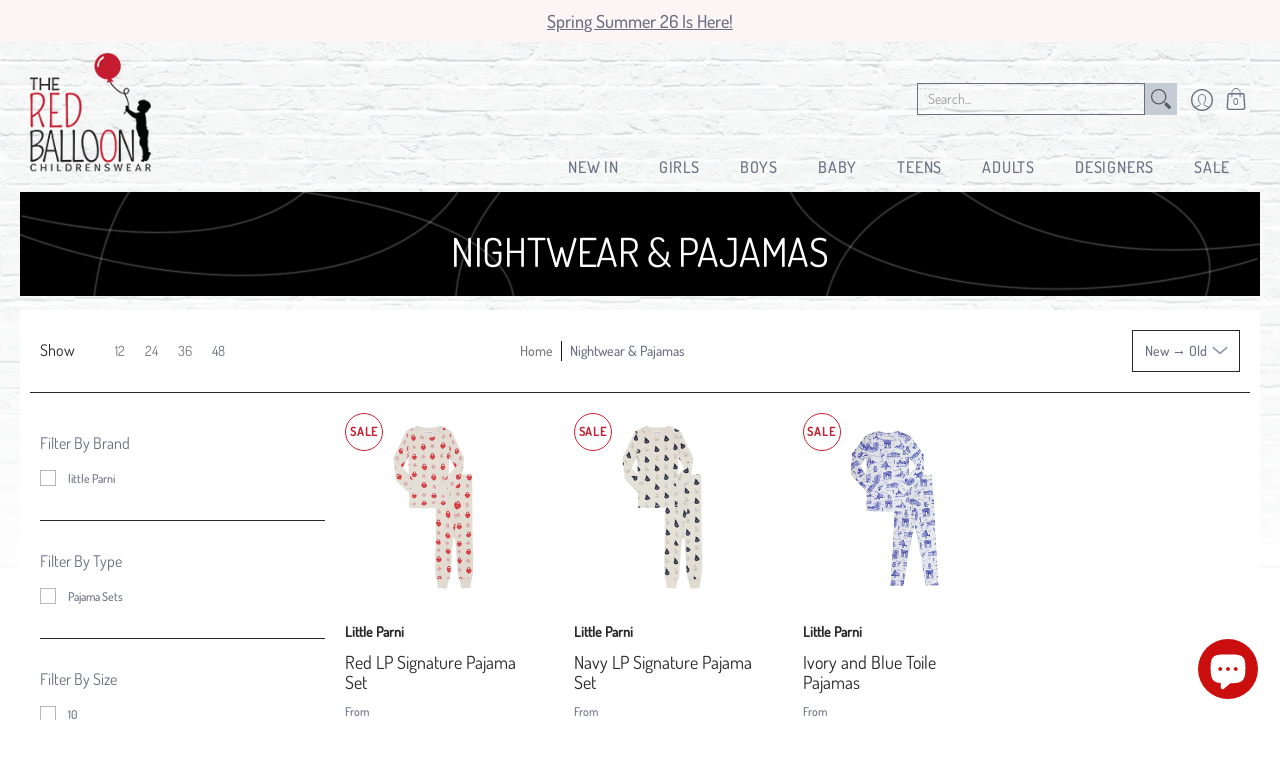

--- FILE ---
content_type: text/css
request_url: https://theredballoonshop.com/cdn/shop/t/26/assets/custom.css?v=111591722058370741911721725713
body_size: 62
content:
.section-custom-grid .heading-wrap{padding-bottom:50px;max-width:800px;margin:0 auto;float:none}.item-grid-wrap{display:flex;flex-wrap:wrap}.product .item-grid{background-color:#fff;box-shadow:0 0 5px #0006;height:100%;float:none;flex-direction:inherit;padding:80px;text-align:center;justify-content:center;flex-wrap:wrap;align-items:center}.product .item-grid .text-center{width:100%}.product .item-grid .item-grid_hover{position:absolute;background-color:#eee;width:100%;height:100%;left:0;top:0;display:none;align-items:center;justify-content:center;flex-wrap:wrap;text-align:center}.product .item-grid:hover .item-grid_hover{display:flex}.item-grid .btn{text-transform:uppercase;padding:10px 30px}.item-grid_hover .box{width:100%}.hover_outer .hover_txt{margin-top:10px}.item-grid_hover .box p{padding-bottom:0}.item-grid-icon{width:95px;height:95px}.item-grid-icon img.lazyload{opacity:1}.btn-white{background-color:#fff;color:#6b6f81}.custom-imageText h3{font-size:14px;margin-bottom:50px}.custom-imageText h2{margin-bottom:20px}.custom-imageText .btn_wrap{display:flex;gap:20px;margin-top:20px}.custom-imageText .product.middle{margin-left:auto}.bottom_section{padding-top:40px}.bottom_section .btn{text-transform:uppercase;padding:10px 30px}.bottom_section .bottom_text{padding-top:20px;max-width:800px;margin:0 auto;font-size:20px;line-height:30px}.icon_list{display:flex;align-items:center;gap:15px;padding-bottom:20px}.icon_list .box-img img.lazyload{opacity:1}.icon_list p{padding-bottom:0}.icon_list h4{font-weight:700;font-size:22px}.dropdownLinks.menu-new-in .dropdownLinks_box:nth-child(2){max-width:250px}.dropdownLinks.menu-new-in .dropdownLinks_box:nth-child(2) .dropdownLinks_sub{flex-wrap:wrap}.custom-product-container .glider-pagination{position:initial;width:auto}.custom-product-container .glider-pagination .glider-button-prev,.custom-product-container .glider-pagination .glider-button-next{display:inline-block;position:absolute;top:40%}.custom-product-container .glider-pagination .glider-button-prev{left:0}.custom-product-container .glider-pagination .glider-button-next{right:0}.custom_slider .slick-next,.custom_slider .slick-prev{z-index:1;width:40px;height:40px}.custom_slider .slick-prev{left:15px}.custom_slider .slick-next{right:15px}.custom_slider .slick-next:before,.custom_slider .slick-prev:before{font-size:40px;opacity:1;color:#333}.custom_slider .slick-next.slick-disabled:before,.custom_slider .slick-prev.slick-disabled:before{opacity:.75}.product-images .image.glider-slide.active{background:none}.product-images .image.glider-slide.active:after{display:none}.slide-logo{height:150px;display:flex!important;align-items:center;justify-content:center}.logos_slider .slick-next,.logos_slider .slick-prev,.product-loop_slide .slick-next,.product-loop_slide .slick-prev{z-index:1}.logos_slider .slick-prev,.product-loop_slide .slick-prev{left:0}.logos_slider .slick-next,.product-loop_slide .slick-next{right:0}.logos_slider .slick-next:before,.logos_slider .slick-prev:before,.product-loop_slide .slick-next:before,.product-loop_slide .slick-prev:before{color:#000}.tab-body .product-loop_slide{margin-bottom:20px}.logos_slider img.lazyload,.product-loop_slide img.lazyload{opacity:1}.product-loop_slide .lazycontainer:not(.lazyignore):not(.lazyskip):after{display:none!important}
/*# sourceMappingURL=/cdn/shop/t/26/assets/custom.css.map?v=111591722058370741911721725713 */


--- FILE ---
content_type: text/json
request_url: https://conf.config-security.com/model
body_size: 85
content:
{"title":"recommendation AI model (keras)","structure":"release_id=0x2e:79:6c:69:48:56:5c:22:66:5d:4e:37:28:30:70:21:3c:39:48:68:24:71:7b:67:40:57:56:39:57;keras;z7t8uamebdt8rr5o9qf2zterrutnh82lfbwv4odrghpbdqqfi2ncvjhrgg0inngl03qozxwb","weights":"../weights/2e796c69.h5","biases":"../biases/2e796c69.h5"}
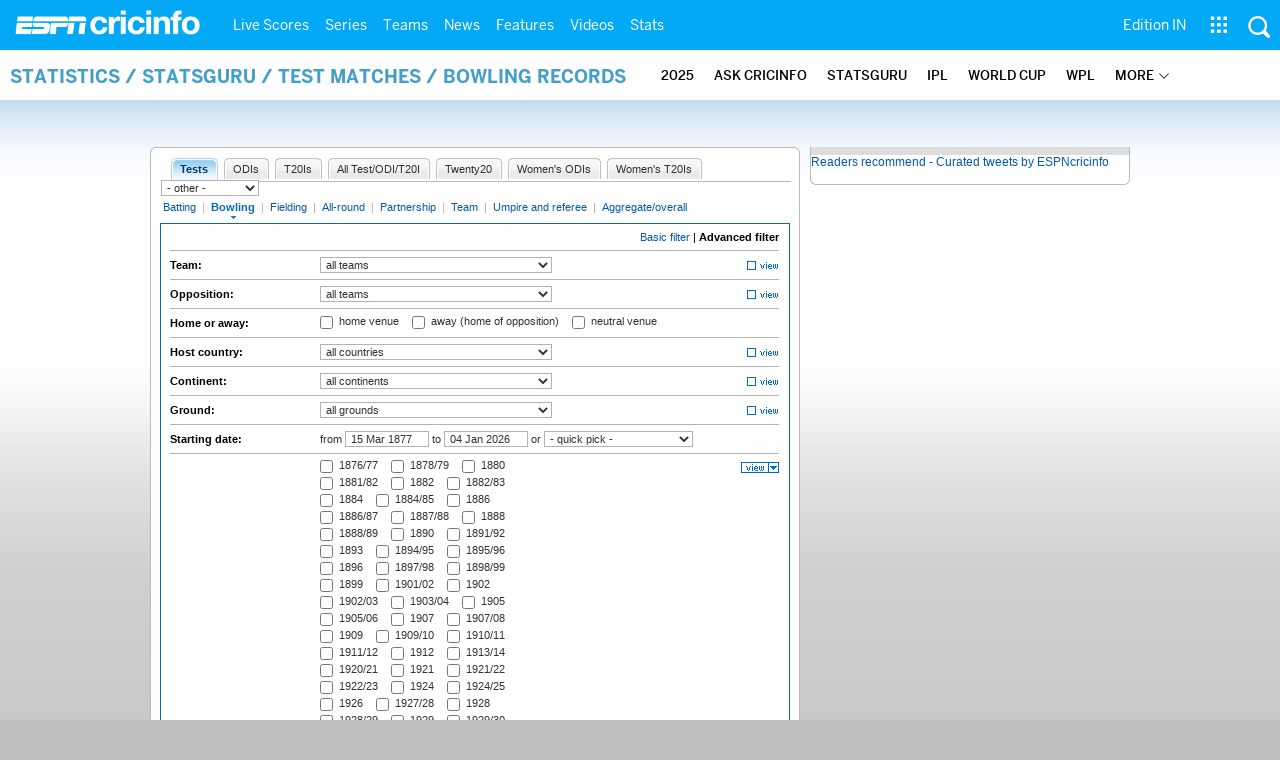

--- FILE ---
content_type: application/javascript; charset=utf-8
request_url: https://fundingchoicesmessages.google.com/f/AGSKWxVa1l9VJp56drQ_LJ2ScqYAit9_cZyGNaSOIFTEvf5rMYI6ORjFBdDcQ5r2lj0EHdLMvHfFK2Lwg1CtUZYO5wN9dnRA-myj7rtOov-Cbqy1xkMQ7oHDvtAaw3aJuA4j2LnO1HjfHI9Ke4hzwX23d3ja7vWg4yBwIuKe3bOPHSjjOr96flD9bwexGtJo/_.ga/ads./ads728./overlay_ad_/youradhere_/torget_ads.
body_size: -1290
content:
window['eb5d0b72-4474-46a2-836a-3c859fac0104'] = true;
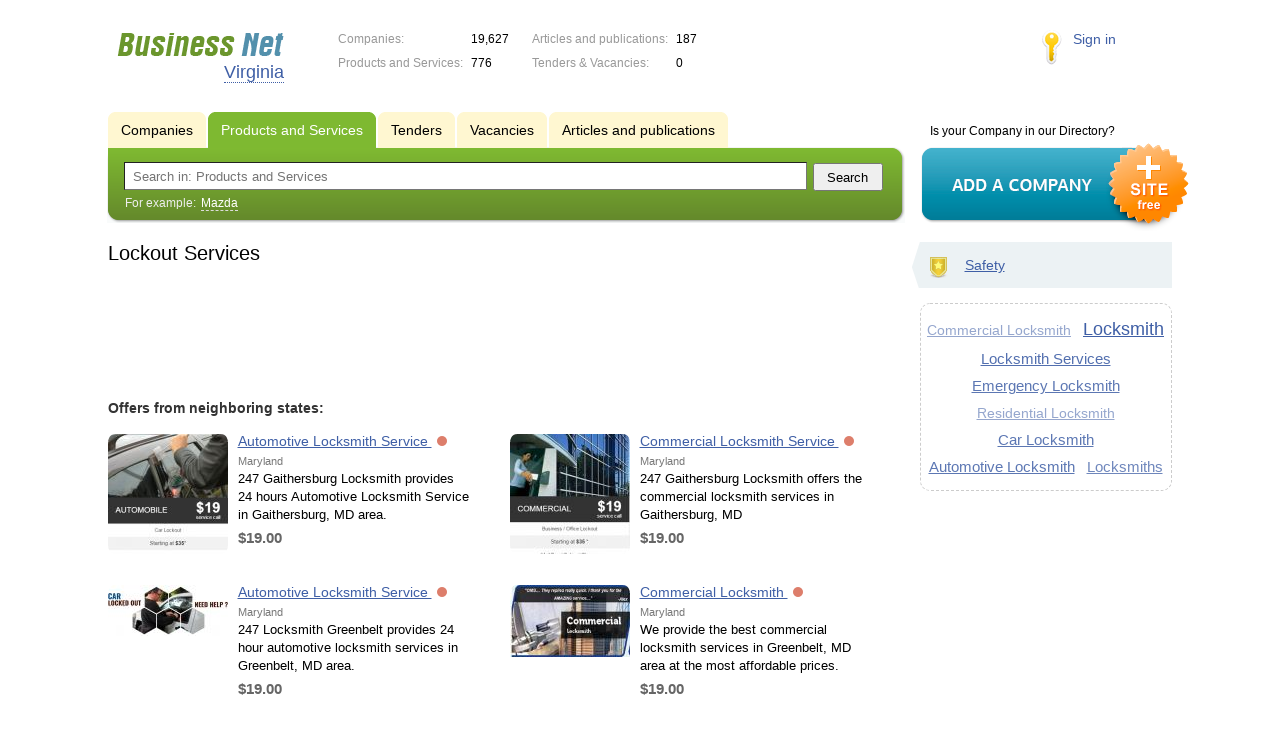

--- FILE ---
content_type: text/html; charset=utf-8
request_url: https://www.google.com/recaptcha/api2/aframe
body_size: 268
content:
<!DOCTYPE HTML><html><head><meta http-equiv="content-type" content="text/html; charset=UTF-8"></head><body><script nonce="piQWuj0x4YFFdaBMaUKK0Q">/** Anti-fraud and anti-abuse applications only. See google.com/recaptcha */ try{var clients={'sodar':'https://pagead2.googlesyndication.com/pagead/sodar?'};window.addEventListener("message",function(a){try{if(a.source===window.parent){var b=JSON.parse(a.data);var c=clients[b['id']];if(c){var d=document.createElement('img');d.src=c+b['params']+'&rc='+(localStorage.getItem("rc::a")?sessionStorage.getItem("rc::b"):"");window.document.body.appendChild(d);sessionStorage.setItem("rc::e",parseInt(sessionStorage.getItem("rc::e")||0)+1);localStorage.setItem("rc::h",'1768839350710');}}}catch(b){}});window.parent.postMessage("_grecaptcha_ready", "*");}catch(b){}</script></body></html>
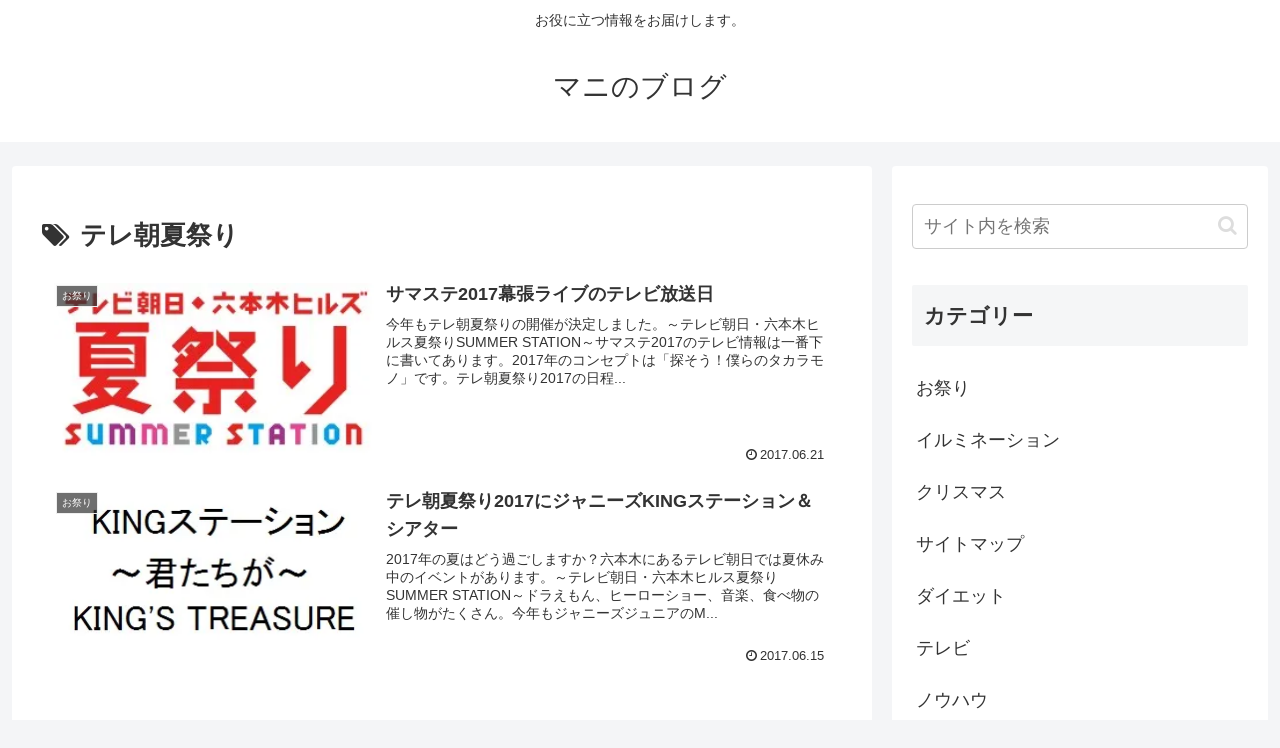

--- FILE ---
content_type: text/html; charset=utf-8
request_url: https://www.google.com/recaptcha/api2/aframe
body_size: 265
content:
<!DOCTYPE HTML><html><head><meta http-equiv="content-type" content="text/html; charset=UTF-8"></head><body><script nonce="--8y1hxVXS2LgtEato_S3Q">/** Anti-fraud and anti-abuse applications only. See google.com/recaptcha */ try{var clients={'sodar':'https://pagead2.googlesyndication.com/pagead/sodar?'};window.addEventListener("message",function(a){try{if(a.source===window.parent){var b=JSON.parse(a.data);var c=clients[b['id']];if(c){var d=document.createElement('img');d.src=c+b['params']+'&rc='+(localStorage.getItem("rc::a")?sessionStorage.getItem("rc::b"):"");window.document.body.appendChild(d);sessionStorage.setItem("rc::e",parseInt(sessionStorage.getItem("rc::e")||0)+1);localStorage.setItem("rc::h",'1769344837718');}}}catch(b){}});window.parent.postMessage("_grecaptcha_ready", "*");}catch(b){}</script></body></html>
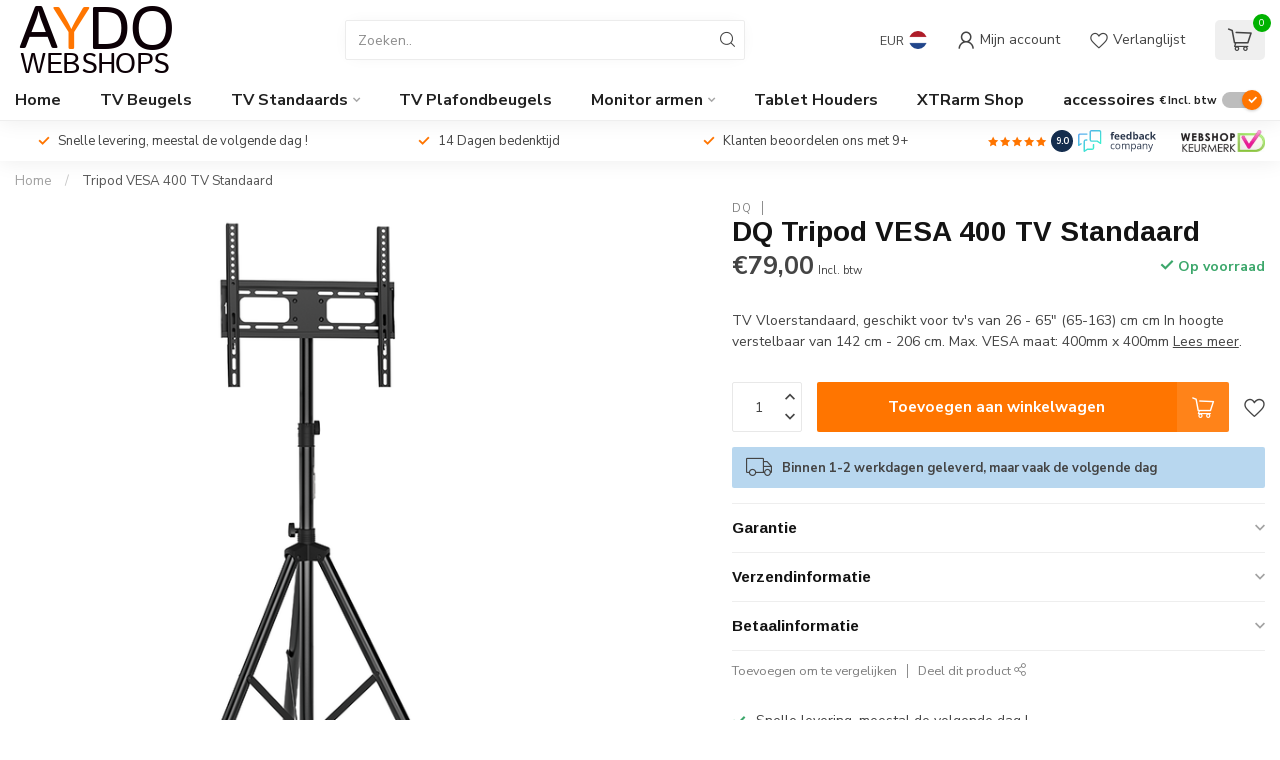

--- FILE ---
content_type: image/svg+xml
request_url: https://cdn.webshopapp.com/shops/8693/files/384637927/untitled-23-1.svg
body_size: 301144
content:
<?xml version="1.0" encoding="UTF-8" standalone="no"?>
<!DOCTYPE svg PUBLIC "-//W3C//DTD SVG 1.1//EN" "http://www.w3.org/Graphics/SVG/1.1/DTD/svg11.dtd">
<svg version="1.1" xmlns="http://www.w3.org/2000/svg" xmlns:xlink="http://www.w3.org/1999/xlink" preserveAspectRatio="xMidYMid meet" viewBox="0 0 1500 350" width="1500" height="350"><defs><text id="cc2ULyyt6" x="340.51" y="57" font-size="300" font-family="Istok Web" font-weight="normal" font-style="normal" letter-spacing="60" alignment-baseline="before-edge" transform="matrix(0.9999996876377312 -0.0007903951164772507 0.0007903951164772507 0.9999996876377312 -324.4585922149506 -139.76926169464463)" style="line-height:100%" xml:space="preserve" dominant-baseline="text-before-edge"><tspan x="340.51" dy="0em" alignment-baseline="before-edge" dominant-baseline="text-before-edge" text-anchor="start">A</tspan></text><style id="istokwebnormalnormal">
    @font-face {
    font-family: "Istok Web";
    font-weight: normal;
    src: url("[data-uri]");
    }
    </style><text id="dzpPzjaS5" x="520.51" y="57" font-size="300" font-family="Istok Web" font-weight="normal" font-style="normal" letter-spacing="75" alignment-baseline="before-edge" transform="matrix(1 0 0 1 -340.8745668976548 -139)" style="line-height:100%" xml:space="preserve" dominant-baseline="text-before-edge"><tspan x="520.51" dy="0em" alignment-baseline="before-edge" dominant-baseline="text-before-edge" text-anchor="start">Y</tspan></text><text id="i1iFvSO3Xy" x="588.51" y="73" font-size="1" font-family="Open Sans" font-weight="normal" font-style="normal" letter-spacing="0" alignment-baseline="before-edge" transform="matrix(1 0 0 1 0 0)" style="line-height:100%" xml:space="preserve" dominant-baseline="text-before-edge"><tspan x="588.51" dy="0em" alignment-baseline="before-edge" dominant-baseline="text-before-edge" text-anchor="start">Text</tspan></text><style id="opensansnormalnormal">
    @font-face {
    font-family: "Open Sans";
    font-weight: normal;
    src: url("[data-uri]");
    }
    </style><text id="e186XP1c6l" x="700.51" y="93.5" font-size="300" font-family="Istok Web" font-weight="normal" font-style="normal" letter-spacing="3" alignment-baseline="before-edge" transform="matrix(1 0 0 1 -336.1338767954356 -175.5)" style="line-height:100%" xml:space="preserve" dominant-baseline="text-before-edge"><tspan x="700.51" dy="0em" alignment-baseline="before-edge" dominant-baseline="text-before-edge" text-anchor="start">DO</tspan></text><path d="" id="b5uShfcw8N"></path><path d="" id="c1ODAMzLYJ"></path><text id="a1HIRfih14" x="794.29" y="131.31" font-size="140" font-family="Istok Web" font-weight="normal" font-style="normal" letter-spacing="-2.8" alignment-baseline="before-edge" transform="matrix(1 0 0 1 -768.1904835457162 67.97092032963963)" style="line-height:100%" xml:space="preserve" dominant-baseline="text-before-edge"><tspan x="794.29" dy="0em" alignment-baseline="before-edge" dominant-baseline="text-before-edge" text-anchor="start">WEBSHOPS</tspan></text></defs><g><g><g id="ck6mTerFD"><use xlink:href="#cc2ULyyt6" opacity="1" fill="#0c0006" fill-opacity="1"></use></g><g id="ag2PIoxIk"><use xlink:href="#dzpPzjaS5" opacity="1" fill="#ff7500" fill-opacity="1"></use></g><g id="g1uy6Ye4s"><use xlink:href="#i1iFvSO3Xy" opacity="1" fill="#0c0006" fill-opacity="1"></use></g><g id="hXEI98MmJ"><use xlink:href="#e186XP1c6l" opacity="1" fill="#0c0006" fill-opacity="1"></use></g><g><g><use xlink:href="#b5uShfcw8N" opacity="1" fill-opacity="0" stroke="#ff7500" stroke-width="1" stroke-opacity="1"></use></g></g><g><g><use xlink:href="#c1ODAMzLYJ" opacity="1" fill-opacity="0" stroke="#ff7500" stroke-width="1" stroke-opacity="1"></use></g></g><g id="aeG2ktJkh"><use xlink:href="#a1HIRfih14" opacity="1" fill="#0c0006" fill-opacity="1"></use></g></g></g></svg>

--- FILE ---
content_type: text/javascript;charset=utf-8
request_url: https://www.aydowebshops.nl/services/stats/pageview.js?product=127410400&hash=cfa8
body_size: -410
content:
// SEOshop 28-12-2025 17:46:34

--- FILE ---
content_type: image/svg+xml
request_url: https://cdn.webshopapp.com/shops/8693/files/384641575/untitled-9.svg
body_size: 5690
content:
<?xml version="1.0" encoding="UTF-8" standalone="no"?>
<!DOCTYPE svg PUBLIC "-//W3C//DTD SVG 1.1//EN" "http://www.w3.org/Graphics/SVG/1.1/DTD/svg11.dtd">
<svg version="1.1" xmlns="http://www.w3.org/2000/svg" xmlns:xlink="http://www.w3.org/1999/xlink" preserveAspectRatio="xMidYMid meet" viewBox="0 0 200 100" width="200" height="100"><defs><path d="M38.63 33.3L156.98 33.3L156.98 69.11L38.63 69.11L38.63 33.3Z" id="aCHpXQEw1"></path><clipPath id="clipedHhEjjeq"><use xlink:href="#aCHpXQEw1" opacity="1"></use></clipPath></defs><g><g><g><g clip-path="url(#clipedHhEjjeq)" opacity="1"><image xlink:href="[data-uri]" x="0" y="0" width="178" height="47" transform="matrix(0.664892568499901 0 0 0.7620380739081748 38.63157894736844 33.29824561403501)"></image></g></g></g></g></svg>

REQUIRED WORK:
Using the material above, tally each line where the word "javascript" appears. Reply with the total only.

COMPLETED EXERCISE:
2